Concerning the second prong, the Ninth Circuit found that even if Sarver could establish all of the elements of his right of publicity claim, it would be barred by the First Amendment. In so finding, the court distinguished Zacchini v. Scripps, a Supreme Court case upholding California’s right of publicity law. There, a journalist videotaped and broadcast plaintiff Zacchini’s entire 15-second “human cannonball” act. Zacchini sued, alleging a violation of his right of publicity. The Court balanced Zacchini’s interest in earning a living from his performance against the defendant journalist’s interest in broadcasting the entire performance (as opposed to Zacchini’s name or photograph), and found in favor of Zacchini. Id. at 904.
According to the Ninth Circuit, Zacchini has been interpreted as upholding the constitutionality of right of publicity laws against First Amendment challenges where the defendant appropriates the economic value that the plaintiff has built in an identity or performance. The Ninth Circuit reasoned that in Sarver’s case, in contrast to Zacchini, the state has no interest in giving Sarver an economic incentive to live his life as he otherwise would. Id. at 905. “In sum,” the court found, “The Hurt Locker is speech that is fully protected by the First Amendment, which safeguards the storytellers and artists who take the raw materials of life—including the stories of real individuals, ordinary or extraordinary—and transform them into art, be it articles, books, movies, or plays.” In other words, the court concluded that to the extent Sarver could make out a right of publicity claim, it would be barred by the First Amendment as a content-based restriction on speech. Id. at 905-06.

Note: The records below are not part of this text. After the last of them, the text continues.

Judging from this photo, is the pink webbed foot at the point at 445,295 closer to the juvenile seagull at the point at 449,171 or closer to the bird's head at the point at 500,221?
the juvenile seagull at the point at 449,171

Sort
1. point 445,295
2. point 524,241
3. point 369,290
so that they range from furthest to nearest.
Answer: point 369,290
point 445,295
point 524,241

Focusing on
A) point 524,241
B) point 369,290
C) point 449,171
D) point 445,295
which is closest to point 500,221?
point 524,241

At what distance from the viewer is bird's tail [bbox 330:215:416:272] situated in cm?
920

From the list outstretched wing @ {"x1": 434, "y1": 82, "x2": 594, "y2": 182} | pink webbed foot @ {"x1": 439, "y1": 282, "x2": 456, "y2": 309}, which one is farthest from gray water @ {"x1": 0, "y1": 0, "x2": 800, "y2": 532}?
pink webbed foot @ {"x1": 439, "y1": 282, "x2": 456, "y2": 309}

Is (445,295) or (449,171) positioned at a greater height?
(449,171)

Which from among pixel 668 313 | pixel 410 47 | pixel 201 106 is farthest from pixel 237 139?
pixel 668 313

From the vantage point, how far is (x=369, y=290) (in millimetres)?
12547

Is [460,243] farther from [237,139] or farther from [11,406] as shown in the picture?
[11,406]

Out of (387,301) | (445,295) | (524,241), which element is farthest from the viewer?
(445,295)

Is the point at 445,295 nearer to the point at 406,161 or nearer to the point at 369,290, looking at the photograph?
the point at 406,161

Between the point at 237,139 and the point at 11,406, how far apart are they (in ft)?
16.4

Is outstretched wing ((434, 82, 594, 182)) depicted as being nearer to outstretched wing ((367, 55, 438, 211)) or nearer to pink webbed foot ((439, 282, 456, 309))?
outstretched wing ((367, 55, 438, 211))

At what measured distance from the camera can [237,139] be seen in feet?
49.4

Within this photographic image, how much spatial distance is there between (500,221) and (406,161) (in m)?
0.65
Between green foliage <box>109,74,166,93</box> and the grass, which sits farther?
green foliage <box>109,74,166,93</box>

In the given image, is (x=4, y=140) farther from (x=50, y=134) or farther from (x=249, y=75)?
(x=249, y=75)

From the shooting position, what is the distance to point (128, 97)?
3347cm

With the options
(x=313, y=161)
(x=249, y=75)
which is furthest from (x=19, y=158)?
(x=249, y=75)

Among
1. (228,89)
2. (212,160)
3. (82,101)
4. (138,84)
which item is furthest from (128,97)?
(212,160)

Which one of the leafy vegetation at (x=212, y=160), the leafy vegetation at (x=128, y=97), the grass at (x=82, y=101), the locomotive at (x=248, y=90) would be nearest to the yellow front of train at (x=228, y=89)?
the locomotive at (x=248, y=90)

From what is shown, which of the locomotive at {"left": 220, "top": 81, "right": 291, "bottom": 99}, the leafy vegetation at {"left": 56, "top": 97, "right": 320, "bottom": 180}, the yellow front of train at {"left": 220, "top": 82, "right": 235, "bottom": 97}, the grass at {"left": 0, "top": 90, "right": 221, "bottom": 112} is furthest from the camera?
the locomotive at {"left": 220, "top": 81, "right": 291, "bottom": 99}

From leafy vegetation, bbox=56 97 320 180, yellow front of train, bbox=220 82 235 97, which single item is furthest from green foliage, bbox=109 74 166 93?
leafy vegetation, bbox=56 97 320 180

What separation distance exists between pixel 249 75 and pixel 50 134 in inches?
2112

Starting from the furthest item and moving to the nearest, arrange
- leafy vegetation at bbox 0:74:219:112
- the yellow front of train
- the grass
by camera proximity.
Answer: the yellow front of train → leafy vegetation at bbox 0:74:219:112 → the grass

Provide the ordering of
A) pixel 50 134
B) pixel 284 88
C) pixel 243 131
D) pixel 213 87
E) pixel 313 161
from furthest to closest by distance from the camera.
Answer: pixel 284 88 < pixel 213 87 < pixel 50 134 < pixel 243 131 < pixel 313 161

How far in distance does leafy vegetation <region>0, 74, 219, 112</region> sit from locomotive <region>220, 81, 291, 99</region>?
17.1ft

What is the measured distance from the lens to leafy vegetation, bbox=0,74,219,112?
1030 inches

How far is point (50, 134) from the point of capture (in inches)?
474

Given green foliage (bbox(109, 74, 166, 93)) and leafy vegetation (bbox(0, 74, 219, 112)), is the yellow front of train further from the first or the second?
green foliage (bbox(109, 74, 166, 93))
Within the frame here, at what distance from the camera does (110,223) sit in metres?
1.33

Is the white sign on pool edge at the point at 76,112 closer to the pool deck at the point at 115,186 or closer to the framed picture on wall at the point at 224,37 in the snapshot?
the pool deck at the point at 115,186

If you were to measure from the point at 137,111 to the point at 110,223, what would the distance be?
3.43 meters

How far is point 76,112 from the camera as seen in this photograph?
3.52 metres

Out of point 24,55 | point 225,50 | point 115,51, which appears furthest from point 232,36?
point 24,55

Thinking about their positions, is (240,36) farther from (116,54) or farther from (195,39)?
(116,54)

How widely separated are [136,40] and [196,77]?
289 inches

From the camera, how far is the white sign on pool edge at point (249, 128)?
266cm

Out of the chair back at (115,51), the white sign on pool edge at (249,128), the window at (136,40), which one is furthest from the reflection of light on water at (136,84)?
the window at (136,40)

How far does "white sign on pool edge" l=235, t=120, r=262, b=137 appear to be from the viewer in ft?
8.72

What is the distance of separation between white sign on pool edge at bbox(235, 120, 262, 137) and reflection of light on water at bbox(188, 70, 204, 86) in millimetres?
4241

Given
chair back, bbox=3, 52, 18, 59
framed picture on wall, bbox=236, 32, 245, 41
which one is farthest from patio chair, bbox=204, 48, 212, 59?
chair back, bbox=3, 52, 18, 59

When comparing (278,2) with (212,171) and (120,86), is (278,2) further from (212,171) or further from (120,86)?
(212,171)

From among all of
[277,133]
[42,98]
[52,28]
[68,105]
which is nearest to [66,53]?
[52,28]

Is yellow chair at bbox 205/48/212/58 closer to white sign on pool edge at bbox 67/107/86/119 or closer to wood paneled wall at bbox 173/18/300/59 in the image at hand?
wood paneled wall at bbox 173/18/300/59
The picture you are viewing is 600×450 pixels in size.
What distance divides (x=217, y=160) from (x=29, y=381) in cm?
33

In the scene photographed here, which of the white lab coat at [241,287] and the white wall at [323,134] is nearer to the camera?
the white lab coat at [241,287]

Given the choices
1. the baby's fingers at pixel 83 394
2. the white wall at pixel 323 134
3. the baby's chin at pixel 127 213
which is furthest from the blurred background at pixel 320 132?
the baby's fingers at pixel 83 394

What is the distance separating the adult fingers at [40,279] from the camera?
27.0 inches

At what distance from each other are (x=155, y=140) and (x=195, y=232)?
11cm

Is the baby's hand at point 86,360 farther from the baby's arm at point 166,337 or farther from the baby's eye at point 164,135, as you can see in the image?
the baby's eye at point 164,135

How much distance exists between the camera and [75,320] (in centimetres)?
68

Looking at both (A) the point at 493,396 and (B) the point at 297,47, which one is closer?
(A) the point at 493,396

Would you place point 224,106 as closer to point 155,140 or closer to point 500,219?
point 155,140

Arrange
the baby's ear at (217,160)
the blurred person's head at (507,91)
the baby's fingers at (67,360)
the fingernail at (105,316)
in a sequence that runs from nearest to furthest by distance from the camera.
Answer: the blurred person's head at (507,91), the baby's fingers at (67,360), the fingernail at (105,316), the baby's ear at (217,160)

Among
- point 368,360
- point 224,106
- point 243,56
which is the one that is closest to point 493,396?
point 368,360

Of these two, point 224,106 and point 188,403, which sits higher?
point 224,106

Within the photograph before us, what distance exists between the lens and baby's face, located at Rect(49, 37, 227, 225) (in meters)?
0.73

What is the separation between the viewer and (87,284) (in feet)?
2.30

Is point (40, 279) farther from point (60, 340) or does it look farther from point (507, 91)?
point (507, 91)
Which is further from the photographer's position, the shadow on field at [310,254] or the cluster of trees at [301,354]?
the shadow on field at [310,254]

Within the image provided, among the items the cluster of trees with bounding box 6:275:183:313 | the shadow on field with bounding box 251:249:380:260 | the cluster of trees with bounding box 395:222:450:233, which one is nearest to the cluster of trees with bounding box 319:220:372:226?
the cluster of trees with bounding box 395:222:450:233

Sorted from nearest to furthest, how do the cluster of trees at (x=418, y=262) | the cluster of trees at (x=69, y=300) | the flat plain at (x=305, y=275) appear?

Finally, the Ninth Circuit rejected Sarver’s claims for defamation and false light because it found that the film portrayed him as a hero, not in a negative light. Id. at 906-07. It also rejected his claim for intentional infliction of emotional distress, as simply portraying him accurately in a film (as his complaint alleged the defendants did) did not amount to “extreme” or “outrageous” conduct. Id. at 907.
This outcome is surprising in that it appears to provide less privacy protection for private individuals than for those who intentionally place themselves in the public eye. It may provide some comfort to creators who use the raw materials of real life to create their historically-based works, but should not be viewed as giving carte blanche to portray real people inaccurately or in wholly fictional works.